Faced with the need to introduce new tools and services quickly, it would be reasonable to expect universities to turn to their immensely capable internal IT Services teams to close technological gaps. But many of these teams have been feeling the pinch from the mass shift to online teaching and learning, with greatly increased user support requirements and recruitment freezes among a range of challenges precipitated by the pandemic.
So as well as feeling the freedom to pilot, institutions have felt the necessity to reach for external solutions, even in some cases moving to a managed service approach, but more often than not adopting a Software-as-a-Service (SaaS) solution. SaaS platforms incur a recurring financial cost to the institution, with the payoff being constant development and truly tailored support.
Universities have been – and may continue to be – suspicious of SaaS providers promising to revolutionise their digital existences, not least because working with an external partner might feel like relinquishing control to a commercial interest whose understanding of the context of the institution may be limited. But the pivot to online provision has provided the perfect conditions in which to try not only new tools but also new partnerships and to quickly scale up initiatives already in place.

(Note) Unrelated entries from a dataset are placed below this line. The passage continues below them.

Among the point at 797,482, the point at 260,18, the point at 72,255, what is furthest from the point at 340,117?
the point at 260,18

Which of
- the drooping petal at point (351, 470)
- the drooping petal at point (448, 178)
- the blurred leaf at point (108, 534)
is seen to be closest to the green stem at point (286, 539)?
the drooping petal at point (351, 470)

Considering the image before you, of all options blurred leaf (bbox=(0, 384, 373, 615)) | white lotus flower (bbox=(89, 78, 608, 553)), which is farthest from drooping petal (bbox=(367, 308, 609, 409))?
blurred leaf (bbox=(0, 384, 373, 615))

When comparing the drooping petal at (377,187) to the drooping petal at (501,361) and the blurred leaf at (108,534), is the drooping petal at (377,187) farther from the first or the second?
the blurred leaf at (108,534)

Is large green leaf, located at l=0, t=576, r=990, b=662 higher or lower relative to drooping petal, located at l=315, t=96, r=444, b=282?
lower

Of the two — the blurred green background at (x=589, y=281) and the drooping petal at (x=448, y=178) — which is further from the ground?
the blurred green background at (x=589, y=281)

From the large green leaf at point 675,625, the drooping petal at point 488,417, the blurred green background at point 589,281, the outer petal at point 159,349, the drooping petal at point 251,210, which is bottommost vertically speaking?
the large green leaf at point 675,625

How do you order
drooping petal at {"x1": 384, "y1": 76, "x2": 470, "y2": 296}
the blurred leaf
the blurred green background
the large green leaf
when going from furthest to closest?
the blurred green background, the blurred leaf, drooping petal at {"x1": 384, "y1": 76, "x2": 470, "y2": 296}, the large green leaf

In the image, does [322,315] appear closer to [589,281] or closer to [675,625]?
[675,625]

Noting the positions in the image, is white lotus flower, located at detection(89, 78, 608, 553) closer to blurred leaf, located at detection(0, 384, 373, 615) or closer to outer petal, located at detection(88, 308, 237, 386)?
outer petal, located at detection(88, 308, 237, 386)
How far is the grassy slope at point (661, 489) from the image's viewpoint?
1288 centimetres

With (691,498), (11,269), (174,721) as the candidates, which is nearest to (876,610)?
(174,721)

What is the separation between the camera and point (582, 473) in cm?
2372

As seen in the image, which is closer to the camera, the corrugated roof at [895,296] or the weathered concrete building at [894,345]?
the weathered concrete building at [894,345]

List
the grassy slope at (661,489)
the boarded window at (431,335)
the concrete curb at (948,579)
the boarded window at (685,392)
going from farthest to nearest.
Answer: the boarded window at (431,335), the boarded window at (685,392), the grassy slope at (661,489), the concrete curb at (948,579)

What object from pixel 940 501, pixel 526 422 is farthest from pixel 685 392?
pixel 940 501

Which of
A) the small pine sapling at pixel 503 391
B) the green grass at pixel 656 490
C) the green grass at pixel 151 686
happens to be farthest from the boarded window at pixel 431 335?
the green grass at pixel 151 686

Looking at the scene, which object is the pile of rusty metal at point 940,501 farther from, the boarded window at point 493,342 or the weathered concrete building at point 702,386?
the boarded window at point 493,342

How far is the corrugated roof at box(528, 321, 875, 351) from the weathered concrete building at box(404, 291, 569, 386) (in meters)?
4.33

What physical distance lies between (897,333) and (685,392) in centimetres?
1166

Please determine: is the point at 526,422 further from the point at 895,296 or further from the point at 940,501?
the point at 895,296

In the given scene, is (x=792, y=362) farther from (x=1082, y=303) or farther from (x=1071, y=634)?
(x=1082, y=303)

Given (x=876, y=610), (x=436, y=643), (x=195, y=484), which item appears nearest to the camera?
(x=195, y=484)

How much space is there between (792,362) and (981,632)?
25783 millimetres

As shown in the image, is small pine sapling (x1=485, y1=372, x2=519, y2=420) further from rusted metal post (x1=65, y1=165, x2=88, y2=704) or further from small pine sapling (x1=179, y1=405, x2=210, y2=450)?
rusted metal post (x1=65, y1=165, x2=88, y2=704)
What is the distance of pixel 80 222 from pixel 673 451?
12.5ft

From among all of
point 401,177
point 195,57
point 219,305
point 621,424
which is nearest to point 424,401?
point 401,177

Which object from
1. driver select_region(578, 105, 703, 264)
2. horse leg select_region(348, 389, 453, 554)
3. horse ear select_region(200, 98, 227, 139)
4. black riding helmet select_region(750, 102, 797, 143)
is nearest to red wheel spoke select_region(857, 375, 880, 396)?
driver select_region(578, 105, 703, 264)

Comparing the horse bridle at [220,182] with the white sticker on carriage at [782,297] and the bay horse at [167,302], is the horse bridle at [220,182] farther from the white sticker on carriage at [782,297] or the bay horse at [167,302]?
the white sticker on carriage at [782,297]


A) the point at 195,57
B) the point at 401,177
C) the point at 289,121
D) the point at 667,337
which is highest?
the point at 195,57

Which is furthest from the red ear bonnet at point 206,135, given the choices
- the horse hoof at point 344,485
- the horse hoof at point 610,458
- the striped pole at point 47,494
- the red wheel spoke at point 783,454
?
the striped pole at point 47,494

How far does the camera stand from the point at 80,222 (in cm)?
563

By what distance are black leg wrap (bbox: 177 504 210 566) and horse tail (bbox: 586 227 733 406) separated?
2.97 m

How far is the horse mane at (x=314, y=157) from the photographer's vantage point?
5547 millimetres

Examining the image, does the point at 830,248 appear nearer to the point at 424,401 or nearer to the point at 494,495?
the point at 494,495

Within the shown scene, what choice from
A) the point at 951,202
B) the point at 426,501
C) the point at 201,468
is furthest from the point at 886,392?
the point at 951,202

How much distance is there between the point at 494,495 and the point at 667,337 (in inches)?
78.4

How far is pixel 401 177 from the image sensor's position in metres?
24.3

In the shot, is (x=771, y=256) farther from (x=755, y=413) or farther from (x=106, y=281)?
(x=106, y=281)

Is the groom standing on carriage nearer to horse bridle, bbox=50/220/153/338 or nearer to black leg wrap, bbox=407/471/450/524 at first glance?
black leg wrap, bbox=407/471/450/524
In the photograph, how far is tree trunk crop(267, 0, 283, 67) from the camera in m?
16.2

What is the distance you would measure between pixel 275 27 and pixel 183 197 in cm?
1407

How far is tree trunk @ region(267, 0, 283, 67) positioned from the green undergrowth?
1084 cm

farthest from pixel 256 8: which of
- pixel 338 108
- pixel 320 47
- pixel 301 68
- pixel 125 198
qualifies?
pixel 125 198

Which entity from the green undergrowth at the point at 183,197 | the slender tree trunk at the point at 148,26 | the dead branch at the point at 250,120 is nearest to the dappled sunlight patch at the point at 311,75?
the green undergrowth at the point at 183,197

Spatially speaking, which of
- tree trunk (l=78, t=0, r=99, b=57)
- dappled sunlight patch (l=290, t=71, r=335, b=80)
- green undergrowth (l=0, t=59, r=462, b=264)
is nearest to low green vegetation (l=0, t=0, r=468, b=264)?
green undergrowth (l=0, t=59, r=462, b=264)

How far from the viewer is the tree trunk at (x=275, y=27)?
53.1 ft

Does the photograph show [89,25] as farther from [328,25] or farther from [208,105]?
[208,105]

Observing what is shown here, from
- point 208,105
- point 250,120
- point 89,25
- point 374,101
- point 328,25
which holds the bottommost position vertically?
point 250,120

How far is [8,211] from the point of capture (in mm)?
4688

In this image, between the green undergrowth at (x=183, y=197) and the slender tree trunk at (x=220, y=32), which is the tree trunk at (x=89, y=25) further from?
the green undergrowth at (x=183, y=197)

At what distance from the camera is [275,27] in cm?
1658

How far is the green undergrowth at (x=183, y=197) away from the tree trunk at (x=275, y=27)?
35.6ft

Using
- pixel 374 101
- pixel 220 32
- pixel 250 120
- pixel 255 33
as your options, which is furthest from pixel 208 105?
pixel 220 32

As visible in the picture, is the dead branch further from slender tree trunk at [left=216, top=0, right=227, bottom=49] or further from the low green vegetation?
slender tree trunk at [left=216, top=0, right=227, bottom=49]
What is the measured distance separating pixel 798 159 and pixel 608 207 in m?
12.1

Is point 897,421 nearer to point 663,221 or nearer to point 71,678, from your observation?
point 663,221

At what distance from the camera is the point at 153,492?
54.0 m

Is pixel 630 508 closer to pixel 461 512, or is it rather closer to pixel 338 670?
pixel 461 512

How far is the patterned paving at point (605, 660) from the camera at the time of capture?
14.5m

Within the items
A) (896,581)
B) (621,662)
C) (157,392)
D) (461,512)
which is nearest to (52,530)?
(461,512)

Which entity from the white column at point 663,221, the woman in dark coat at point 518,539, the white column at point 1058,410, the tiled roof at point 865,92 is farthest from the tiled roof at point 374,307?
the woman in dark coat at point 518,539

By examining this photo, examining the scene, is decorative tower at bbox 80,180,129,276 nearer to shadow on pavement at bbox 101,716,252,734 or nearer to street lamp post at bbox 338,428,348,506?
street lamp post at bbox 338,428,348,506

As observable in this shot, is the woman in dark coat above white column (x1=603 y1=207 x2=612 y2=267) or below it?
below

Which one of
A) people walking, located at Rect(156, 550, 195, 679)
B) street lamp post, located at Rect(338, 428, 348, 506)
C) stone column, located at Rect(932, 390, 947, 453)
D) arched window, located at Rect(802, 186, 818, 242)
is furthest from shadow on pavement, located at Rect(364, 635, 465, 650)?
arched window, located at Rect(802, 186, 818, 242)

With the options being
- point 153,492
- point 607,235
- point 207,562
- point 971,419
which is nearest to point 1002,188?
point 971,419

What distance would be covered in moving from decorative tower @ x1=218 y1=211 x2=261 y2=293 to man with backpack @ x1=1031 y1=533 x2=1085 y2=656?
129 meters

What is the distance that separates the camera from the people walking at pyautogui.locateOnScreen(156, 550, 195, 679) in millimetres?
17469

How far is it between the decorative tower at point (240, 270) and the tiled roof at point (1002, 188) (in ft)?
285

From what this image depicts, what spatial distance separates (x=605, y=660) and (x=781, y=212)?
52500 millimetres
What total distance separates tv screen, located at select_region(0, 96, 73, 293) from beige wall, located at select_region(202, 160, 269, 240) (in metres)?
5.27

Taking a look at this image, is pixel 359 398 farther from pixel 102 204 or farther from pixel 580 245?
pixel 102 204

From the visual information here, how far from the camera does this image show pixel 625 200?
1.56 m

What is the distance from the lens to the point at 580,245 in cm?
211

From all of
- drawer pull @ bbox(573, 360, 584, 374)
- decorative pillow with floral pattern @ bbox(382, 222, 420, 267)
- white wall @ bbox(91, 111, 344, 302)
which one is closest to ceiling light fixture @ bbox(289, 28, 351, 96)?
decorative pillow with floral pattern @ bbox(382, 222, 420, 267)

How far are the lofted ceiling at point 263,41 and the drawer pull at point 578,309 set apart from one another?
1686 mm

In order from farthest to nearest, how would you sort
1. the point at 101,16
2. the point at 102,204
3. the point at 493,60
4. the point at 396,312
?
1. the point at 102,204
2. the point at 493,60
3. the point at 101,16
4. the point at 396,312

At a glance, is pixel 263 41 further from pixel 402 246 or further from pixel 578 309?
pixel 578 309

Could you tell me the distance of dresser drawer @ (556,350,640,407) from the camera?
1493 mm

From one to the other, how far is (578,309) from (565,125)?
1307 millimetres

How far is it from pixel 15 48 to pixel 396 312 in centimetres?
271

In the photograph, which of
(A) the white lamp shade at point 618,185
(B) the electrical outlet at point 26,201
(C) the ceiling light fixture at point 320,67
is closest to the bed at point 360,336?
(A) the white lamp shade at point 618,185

My experience has fit this latter paradigm: the pandemic has catalysed change that was already taking place and has accelerated the adoption of our platform rather than instigating it in the first place. For example, with one large UK institution, we were already running a 400-researcher project when the call came to roll out our platform across their 12,000-strong research community in just two weeks.
Some of the digital platforms adopted rapidly during our grand ‘forced experiment’ will inevitably end up consigned to equally rapid obsolescence as we look towards a future hybrid model of face-to-face and online teaching and learning. The changes that will outlive the initial experiment will be those that will continue to be relevant however our ‘new normal’ comes to constitute itself. And many of these changes were on the way already, only hastened by the pandemic.
If due to the pandemic, universities are more ready to look outwards to external technology partners, and embrace new kinds of digital change, technology companies must step up, too. We have seen an unprecedented impetus for universities to establish trusting, long-term partnerships with technology partners who truly understand the Higher Education space and are working to effect positive change. More than ever, the time for that change is now.